John Baldessari: Catalogue Raisonné: Volume One: 1956 – 1974 was published by Yale University Press (New Haven and London, 2012). John Baldessari: Catalogue Raisonne: Volume Two: 1975 – 1986 is forthcoming (2013). This year, the first publication of Baldessari’s writings entitled, More Than You Wanted to Know About John Baldessari: Volumes 1 and 2, edited by Meg Cranston and Hans Ulrich Obrist, will be published by JRP|Ringier.
Over his career, the artist has received numerous awards, including the Kaiserring by the city of Goslar, Germany (2012); the Golden Lion Award for Lifetime Achievement at the Venice Biennale (2009); the Lifetime Achievement Award, Americans for the Arts, New York (2005) and the Distinguished Artist Award for Lifetime Achievement, College Art Association, New York (1999).
A long-time teacher, Baldessari was on the faculty of the California Institute of the Arts in Valencia (1970 – 1988) and the University of California, Los Angeles (1996 – 2007). He received a bachelors (1953) and masters (1957) degrees from San Diego State College, continuing his studies at Otis Art Institute (1957 – 1959).
Kate Fowle is Chief Curator of Garage Center for Contemporary Culture in Moscow and Director-at-Large at Independent Curators International (ICI) in New York, where she was Executive Director from 2009 to 2013. Prior to this, she was the inaugural International Curator at Ullens Center for Contemporary Art in Beijing. From 2002 to 2007, Fowle was chair of the Master’s Program in Curatorial Practice at California College of the Arts in San Francisco, which she co-founded in 2001. Before moving to the USA, she was Co-Director of Smith + Fowle in London (1996 – 2001) and curator at the Towner Art Gallery in Eastbourne (1993 – 1996). She has written on curating and exhibition practices for numerous publications and magazines including, Parkett, Modern Painters, Art in America, Manifesta Journal, the Exhibitionist and Frieze.

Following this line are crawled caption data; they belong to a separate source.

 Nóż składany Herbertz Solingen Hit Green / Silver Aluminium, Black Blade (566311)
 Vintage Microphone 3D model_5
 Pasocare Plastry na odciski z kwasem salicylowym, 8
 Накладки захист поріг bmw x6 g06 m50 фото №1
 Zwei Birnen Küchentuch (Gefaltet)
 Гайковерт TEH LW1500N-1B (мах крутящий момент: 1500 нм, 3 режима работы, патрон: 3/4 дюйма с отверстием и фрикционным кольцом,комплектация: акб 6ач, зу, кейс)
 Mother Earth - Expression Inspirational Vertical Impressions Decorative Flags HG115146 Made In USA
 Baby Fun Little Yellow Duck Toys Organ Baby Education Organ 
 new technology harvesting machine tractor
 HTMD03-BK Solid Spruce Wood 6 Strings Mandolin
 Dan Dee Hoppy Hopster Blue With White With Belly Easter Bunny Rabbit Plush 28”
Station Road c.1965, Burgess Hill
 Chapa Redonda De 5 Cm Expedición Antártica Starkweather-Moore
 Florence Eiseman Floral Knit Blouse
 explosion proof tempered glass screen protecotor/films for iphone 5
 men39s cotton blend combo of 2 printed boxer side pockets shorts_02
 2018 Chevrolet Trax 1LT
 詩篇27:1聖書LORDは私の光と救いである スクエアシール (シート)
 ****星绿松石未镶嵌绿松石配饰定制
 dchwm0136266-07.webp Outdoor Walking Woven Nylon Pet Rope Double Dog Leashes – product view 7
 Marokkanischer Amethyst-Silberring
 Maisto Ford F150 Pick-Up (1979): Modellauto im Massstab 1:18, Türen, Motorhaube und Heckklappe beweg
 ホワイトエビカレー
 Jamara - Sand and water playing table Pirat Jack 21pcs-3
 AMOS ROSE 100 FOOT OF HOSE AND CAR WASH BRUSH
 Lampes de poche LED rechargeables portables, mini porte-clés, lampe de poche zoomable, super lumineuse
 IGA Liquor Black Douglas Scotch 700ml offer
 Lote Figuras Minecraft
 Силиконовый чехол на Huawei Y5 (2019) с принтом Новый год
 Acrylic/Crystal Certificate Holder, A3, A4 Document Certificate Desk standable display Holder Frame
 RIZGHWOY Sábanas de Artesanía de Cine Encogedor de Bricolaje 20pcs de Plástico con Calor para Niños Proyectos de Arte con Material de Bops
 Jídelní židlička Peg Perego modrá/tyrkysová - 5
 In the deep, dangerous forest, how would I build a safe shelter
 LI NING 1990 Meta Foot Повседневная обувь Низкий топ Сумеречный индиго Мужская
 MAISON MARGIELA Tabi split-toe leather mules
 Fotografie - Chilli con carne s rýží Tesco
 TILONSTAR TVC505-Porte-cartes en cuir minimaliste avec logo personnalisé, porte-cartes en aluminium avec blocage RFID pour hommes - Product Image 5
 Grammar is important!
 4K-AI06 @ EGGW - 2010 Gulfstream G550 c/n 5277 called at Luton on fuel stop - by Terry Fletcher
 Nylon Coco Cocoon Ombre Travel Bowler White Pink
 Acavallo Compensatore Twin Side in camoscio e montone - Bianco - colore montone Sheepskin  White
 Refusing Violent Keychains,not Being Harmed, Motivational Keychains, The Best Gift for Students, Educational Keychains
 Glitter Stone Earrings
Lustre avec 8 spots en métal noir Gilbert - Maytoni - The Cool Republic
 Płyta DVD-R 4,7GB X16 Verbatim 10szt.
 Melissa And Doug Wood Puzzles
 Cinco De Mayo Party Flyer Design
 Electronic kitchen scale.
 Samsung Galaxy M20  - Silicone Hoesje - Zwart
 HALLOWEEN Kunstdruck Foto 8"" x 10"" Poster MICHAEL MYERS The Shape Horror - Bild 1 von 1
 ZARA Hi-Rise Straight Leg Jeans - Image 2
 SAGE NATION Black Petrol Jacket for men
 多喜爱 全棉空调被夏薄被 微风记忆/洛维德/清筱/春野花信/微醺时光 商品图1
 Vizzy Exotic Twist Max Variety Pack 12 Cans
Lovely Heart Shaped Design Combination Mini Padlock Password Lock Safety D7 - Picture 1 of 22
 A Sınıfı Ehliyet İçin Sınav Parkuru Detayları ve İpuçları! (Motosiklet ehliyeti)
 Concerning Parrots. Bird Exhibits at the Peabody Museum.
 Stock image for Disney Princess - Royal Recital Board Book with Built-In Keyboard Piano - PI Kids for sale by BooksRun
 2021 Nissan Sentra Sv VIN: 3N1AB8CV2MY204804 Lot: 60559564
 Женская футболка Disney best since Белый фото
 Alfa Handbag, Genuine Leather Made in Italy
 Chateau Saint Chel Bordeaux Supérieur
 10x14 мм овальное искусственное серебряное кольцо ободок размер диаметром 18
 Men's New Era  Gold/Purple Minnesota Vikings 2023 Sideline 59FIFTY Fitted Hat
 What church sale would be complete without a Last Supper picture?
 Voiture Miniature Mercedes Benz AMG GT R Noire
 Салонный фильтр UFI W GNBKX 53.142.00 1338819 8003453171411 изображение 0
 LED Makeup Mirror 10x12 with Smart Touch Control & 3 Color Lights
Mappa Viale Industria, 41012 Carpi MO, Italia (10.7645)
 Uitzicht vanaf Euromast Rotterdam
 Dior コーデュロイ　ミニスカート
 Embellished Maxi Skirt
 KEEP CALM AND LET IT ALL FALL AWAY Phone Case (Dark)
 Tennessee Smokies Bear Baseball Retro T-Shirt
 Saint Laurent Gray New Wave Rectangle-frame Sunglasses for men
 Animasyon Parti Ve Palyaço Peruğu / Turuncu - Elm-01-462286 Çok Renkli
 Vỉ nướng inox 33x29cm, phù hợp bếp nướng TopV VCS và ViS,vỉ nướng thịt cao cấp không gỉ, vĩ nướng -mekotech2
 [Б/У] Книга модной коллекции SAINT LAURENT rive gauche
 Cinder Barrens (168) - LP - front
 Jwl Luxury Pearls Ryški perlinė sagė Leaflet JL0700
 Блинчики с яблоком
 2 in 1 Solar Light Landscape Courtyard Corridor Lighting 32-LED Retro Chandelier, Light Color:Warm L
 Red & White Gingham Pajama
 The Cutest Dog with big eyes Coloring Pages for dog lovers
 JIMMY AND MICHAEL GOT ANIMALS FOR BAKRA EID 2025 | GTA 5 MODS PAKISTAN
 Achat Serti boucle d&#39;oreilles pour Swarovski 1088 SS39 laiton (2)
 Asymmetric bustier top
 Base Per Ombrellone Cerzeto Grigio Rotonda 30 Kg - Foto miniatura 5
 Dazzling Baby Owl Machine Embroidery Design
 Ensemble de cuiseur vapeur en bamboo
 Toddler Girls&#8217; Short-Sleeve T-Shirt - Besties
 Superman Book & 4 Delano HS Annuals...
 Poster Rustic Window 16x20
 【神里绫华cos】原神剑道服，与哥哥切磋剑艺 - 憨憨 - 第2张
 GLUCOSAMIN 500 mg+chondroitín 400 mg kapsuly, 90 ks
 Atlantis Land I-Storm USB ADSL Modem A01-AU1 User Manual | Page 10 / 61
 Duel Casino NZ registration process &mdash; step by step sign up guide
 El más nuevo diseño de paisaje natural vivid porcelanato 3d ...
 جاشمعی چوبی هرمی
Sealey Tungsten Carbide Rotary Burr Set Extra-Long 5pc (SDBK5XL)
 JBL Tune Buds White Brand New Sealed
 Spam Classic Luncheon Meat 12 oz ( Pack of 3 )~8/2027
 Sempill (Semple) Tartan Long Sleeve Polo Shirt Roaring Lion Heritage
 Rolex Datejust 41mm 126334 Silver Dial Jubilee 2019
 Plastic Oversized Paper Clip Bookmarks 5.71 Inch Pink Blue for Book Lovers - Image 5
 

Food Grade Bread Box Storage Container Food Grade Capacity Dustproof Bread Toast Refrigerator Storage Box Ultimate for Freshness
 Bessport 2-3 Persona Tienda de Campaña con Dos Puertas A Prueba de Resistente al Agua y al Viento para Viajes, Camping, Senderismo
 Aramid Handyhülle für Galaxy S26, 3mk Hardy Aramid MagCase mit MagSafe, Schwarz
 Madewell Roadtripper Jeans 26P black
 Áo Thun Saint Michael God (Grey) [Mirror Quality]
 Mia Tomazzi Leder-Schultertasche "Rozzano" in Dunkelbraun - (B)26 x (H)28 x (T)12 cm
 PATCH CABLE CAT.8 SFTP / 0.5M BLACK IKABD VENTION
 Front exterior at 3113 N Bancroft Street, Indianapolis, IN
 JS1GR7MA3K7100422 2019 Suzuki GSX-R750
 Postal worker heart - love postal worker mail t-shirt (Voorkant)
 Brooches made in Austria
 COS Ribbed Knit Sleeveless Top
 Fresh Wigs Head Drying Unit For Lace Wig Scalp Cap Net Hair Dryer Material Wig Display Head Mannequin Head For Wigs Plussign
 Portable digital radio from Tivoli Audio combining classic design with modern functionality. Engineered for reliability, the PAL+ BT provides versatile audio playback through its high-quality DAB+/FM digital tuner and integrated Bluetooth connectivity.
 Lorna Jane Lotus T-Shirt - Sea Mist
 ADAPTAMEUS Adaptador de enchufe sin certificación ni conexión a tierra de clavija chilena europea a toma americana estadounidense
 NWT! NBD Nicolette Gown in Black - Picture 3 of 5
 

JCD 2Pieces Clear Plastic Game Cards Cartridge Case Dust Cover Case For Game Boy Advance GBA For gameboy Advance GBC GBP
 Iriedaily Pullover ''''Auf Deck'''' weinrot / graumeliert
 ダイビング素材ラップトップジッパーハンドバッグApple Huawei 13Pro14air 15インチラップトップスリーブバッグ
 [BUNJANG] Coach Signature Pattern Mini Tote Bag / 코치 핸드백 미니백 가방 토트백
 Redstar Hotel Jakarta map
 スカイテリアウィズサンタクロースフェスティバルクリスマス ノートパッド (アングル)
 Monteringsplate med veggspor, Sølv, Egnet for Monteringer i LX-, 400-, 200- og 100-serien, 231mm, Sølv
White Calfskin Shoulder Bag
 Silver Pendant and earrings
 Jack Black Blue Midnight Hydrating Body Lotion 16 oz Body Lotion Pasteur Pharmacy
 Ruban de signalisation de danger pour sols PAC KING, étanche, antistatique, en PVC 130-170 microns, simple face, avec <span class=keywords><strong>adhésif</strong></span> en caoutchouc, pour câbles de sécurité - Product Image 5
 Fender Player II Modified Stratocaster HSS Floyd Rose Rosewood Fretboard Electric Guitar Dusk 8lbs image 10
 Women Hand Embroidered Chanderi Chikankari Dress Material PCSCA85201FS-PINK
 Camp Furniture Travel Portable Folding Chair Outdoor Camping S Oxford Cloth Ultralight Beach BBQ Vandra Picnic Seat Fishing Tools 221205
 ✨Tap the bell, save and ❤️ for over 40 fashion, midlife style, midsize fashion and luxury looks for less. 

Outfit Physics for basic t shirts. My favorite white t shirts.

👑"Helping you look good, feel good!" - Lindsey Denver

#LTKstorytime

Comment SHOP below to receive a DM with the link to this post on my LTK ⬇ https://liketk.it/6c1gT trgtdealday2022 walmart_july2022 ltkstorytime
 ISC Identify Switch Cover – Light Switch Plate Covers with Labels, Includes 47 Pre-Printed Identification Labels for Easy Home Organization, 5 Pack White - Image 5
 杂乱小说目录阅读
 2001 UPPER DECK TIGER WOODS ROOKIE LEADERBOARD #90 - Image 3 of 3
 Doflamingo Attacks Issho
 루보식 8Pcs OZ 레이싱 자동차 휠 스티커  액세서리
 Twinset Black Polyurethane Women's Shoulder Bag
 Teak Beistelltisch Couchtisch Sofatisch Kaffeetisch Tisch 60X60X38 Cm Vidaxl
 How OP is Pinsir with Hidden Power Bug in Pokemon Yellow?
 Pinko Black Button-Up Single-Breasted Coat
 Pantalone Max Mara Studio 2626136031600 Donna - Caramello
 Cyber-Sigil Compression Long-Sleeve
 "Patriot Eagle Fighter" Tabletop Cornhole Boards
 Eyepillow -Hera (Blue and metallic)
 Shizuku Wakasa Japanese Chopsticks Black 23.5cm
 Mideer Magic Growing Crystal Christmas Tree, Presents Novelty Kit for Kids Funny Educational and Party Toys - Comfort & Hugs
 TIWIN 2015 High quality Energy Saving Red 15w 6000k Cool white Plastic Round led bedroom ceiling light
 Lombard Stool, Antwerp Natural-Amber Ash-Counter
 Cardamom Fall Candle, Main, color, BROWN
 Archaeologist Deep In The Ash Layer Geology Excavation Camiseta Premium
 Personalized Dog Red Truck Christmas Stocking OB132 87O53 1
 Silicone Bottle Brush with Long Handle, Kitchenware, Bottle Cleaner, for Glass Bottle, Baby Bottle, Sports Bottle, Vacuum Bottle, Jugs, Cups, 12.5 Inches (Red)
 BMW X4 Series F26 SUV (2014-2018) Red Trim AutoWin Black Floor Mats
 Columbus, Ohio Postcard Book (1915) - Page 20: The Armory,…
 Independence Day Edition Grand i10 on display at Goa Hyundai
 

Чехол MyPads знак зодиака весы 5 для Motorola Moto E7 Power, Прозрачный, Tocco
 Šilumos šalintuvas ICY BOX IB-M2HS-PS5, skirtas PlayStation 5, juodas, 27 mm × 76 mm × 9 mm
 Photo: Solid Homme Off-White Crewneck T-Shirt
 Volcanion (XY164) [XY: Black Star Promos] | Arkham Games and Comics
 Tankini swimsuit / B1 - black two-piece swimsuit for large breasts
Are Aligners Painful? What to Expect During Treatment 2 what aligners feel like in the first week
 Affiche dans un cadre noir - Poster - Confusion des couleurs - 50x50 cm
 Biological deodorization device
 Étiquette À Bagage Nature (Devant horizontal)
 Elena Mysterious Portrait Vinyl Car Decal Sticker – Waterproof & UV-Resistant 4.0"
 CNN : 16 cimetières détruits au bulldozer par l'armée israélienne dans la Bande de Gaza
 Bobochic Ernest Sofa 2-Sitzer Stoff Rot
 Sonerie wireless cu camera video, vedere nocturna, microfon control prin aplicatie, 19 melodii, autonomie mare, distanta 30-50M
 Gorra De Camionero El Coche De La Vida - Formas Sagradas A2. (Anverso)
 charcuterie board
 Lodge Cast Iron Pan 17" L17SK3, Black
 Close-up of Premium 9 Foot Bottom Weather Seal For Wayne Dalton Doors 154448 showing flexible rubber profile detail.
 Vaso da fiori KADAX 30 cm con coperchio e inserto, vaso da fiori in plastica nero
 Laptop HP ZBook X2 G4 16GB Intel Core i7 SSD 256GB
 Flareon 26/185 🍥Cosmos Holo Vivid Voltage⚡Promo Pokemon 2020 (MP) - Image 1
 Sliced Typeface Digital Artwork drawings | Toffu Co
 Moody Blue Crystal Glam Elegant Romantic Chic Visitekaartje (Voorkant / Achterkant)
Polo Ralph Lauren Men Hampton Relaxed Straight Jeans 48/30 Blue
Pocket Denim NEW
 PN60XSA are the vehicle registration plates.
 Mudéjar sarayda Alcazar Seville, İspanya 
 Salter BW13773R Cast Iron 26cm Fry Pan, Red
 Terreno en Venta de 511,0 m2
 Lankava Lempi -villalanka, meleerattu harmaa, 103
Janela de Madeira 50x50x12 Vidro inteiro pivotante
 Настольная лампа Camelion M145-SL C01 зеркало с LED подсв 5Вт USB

Hans Ulrich Obrist is Garage’s International Advisor. Since 2006, he has been Co-Director of Exhibitions and Programs and Director of International Projects at the Serpentine Gallery in London. Before that, he was Curator of Museum in Progress in Vienna from 1993 to 2000 and has been a curator at the Musée d’Art Moderne de la Ville de Paris since 2000. Obrist has curated more than 250 solo, group and biennial exhibitions internationally since 1991; he is the author of an extensive ongoing project of interviews, The Interview Project; contributing editor of Abitare Magazine, Artforum and Paradis Magazine; initiator of the Marathon series of public events since 2005; and in 2012, he co-founded 89plus with Simon, a long-term, international research project conceived to map the generation born in or after 1989.
Garage Center for Contemporary Culture is an independent platform for new thinking in Moscow. Through an extensive program of exhibitions, events, research, education and publishing, Garage reflects on current developments in Russian and international culture, creating opportunities for public dialogue and the production of new work and ideas. Founded in 2008 by Dasha Zhukova
In October 2012, Garage relocated from its former home in the Bakhmetevsky Bus Garage to Gorky Park. Garage Pavilion, designed by Shigeru Ban, houses an exhibition hall, café and bookshop.